**Job**
Would you lay out the records, from their very first line through the line that contains "pixel 49 57 <", both ends included, as a JSON list of strings with one string per line and blank lines omitted?

______________________________

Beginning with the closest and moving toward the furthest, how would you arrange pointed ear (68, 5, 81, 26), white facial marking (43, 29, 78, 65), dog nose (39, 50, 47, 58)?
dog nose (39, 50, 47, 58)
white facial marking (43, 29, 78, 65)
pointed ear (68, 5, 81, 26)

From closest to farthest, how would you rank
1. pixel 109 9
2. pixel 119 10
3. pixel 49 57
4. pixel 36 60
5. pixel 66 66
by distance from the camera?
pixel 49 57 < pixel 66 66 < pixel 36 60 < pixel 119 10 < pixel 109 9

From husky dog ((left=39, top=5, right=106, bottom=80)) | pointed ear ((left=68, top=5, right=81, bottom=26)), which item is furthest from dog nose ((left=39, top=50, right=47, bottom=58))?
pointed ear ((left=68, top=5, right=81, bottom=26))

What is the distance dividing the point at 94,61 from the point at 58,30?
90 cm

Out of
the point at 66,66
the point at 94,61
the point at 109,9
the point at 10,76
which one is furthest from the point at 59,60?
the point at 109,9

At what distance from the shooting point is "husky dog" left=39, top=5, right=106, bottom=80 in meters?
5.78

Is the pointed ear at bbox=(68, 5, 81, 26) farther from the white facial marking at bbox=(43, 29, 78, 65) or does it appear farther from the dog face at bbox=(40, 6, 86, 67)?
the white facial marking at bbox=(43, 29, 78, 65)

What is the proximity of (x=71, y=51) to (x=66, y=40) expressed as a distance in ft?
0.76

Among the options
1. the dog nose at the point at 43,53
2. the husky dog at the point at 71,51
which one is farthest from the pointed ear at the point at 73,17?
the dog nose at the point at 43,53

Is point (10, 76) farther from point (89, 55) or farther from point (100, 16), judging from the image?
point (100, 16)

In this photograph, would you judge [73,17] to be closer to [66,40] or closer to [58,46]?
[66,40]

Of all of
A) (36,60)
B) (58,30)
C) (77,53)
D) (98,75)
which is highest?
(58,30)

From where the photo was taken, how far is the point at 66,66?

______________________________

**Answer below**
[
  "Beginning with the closest and moving toward the furthest, how would you arrange pointed ear (68, 5, 81, 26), white facial marking (43, 29, 78, 65), dog nose (39, 50, 47, 58)?",
  "dog nose (39, 50, 47, 58)",
  "white facial marking (43, 29, 78, 65)",
  "pointed ear (68, 5, 81, 26)",
  "From closest to farthest, how would you rank",
  "1. pixel 109 9",
  "2. pixel 119 10",
  "3. pixel 49 57",
  "4. pixel 36 60",
  "5. pixel 66 66",
  "by distance from the camera?",
  "pixel 49 57 < pixel 66 66 < pixel 36 60 < pixel 119 10 < pixel 109 9"
]